Les corticoïdes locaux restent le traitement de base, malgré une crainte fréquente des patients et des limites d’usage. Les alternatives sans corticoïdes, utiles surtout pour le visage, peuvent irriter et ne sont pas toujours remboursées.
En cas d’échec, la Ciclosporine, immunosuppresseur oral, agit vite mais entraîne de nombreux effets secondaires et nécessite une surveillance stricte. Les dermatologues espèrent pouvoir la remplacer plus souvent grâce à des traitements mieux tolérés.
Les biothérapies, injectées toutes les deux semaines, ciblent précisément certaines protéines inflammatoires. Elles permettent à environ la moitié des patients de réduire nettement leurs symptômes, mais peuvent provoquer des effets oculaires ou une aggravation localisée de l’eczéma.

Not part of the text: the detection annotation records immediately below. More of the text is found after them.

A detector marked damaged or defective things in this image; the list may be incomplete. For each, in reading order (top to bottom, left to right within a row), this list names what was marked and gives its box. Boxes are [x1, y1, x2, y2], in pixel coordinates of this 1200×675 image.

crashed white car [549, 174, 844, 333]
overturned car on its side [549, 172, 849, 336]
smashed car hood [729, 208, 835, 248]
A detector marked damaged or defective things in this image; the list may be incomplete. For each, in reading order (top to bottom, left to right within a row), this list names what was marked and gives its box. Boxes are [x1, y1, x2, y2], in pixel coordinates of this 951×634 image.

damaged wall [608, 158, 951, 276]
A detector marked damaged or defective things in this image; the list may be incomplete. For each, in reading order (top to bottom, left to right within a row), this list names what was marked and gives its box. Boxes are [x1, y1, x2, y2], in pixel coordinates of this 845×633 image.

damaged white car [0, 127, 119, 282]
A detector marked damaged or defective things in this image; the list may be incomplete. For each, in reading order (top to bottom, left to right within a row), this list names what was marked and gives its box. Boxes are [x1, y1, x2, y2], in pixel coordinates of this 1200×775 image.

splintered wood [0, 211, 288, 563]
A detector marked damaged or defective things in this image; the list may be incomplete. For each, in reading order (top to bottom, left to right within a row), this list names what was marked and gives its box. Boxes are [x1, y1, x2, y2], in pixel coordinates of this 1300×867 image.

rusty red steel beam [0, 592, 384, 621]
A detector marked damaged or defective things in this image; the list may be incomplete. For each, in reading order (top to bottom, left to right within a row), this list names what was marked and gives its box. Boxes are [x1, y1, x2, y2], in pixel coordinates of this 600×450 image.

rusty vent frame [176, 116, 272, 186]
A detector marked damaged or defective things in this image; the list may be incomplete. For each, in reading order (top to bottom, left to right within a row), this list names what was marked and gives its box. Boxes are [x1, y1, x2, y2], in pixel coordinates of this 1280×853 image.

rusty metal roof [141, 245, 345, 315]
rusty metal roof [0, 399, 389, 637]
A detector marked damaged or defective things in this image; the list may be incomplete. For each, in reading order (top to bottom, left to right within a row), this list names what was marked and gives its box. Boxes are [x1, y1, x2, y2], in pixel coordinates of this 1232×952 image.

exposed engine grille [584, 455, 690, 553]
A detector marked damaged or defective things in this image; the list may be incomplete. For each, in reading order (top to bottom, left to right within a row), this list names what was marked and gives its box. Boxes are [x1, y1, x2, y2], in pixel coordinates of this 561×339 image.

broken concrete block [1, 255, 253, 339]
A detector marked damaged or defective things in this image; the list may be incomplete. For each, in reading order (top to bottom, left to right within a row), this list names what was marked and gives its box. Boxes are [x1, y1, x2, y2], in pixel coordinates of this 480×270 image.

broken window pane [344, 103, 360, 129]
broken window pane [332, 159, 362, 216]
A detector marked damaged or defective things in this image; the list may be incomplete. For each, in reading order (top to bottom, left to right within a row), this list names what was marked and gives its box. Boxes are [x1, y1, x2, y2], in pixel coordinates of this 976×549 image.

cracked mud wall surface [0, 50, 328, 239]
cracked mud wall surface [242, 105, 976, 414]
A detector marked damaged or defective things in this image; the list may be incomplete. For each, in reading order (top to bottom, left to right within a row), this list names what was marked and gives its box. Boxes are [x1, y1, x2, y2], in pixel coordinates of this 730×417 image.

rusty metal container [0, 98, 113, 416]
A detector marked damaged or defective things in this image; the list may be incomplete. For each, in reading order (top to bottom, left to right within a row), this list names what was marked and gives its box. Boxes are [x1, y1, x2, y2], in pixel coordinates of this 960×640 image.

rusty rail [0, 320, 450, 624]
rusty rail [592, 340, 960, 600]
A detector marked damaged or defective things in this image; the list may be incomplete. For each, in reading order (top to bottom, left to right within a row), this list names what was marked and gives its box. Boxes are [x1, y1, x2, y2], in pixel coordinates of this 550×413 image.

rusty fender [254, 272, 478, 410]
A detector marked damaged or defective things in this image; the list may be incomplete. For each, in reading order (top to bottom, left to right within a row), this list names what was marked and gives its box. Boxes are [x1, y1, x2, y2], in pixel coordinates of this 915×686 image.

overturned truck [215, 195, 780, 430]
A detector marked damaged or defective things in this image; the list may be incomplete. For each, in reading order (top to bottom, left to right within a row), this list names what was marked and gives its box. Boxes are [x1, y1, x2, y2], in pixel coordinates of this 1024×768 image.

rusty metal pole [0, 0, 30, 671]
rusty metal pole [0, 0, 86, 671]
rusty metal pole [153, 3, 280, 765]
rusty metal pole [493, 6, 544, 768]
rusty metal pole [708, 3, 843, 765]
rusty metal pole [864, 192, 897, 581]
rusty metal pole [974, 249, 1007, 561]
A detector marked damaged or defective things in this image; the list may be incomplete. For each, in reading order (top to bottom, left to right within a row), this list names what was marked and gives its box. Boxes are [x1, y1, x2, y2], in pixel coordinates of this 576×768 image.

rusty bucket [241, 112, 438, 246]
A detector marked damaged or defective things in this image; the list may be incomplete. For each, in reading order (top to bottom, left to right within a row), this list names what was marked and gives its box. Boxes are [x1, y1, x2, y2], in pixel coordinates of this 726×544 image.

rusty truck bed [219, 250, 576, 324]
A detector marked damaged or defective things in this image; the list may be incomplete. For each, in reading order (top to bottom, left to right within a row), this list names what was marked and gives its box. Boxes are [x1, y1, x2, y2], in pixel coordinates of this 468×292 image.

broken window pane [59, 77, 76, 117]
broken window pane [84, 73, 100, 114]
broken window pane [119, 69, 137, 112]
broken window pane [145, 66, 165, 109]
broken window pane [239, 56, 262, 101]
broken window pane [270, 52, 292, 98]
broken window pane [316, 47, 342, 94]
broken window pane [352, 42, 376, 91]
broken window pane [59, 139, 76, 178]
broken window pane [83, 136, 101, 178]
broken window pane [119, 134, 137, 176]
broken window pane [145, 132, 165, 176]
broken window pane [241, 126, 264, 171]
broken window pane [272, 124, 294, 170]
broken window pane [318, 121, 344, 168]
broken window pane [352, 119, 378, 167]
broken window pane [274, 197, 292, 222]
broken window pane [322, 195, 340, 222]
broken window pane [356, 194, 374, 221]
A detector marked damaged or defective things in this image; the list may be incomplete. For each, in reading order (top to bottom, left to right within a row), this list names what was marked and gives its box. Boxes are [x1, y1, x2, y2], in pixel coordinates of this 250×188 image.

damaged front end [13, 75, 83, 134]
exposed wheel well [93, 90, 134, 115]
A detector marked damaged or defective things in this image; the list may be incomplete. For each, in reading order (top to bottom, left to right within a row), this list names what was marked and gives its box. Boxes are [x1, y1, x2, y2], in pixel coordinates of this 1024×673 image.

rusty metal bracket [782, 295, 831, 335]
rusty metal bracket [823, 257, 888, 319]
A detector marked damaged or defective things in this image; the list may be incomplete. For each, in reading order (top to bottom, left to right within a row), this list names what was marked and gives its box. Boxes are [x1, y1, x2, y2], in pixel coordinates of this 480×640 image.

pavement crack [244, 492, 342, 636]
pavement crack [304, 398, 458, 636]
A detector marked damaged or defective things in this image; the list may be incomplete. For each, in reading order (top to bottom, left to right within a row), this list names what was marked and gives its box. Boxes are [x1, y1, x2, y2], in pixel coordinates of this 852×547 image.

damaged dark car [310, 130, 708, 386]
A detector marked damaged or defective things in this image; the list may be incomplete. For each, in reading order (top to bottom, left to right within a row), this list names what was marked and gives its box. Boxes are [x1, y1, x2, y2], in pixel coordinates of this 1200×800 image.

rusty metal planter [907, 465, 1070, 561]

Les anti-JAK, en comprimés, bloquent la transmission des signaux inflammatoires. Plus efficaces mais moins bien tolérés, ils augmentent le risque infectieux et sont contre-indiqués dans plusieurs situations (tabagisme, grossesse, antécédents cardiovasculaires ou cancer).
Malgré ces contraintes, les spécialistes estiment vivre une période de progrès rapides, laissant espérer des traitements adaptés à chacun. À long terme, la recherche vise même à réinitialiser le système immunitaire pour guérir l’eczéma.